5) Cartas dependendo de AR poderiam ser feitas e encaminhadas pelo advogado. Atualmente, não é raro que se aguarde por semanas o simples preenchimento de um AR. O advogado, na causa de seu interesse, poderia providenciar tudo, inclusive a redação da própria carta, e após entregar no Cartório para juntada.

6) Os advogados deveriam ser autorizados a retirar precatórias e ofícios, dando-lhes o destino previsto. Não faz sentido obrigar o advogado a esperar a demorada e burocrática remessa via correio ou malote. Ele é o principal interessado no cumprimento. Qual seria o risco? Alterar o conteúdo no trajeto? Além de ser presumida a lisura no procedimento do advogado, basta exigir que na entrega se passe recibo na cópia do documento.

Estas são apenas algumas sugestões. A vida é rica em experiências. A criatividade dos advogados e a prática de cartorários poderão acrescentar muitas idéias. E como implementá-las? O primeiro passo é querer. A partir daí, uma comissão, constituída pela presidência do tribunal, com três pessoas, um juiz auxiliar da Corregedoria (que é onde se revelam os problemas), um advogado indicado pela OAB e um servidor de reconhecido mérito e experiência, poderia reunir-se e apresentar soluções objetivas, em 60 dias. Muitas poderiam ser implementadas por ato administrativo da Corregedoria. Outras por lei estadual (estados legislam sobre procedimentos). As mais abrangentes, por reforma do CPC.

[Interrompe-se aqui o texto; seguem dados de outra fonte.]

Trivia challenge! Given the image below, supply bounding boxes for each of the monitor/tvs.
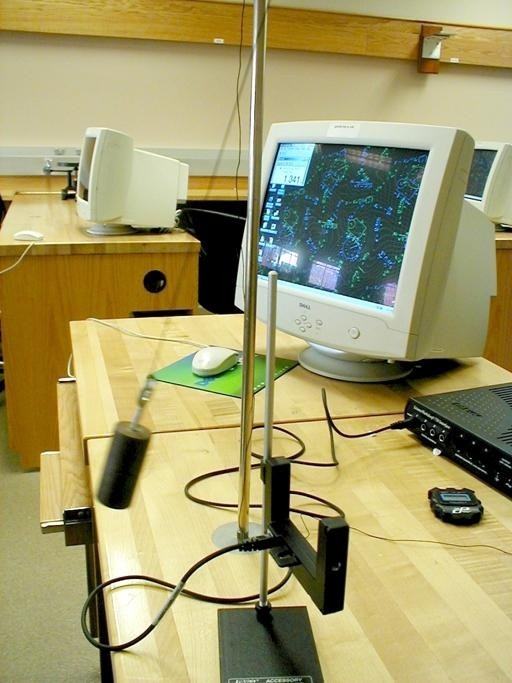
[233,119,497,386]
[464,141,512,233]
[75,126,189,236]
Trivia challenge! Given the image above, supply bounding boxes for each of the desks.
[39,313,512,683]
[0,193,202,472]
[481,228,512,373]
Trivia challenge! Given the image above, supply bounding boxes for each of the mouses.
[194,346,242,375]
[13,229,44,241]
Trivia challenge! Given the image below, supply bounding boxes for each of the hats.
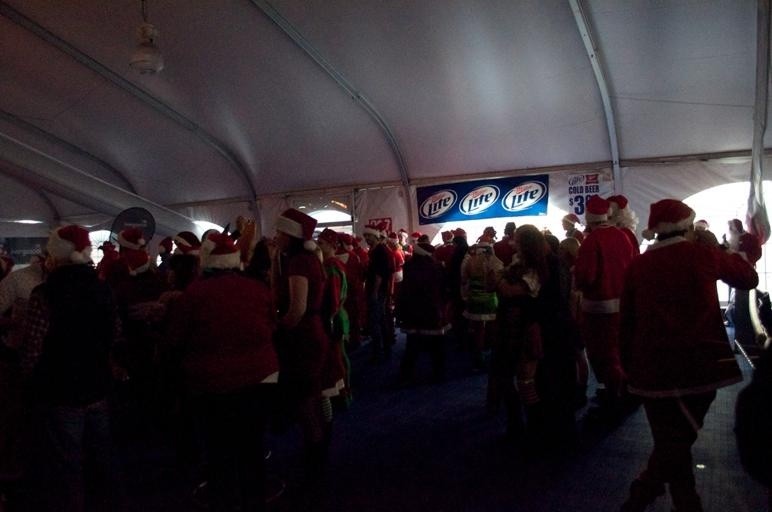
[178,232,202,248]
[127,249,150,271]
[603,193,629,210]
[729,218,746,233]
[440,230,452,242]
[411,231,422,241]
[158,236,173,250]
[362,223,379,236]
[202,229,221,238]
[338,232,358,245]
[277,207,318,252]
[199,237,241,269]
[380,224,398,242]
[478,236,492,245]
[485,228,495,235]
[47,224,93,265]
[585,195,609,222]
[397,228,409,238]
[322,228,336,249]
[454,228,468,238]
[695,220,712,228]
[415,244,435,257]
[118,231,145,247]
[641,199,696,241]
[563,213,581,226]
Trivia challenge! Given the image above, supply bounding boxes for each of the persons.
[2,195,772,511]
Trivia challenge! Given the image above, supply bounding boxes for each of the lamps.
[128,0,166,77]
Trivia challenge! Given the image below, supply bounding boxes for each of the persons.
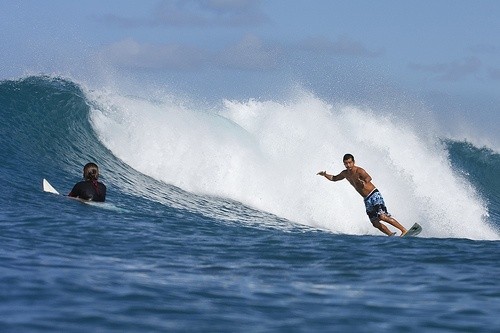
[316,154,407,236]
[68,163,106,202]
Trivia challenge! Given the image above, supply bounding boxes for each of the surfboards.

É verdade que muitos serão contra, prevendo risco de fraudes. É um equívoco. Na verdade, a absoluta maioria dos advogados trabalha corretamente e faria bom uso do poder recebido. Estes e a OAB seriam os principais interessados no bom funcionamento do sistema. Aos infratores dar-se-ia o rigor da lei, inclusive com pena de perda da inscrição no órgão de classe. Porém esta transferência de atribuições aos advogados deve ser voluntária e não compulsória. Somente alcançaria aqueles que, mediante petição nos autos, se dispusessem a assumir o encargo.

Seria esta a solução definitiva para a morosidade da Justiça? Não, com certeza. Mas, sem dúvida, poderia ser uma ferramenta valiosa na busca da solução rápida do litígio. Quem se habilita a tomar a iniciativa?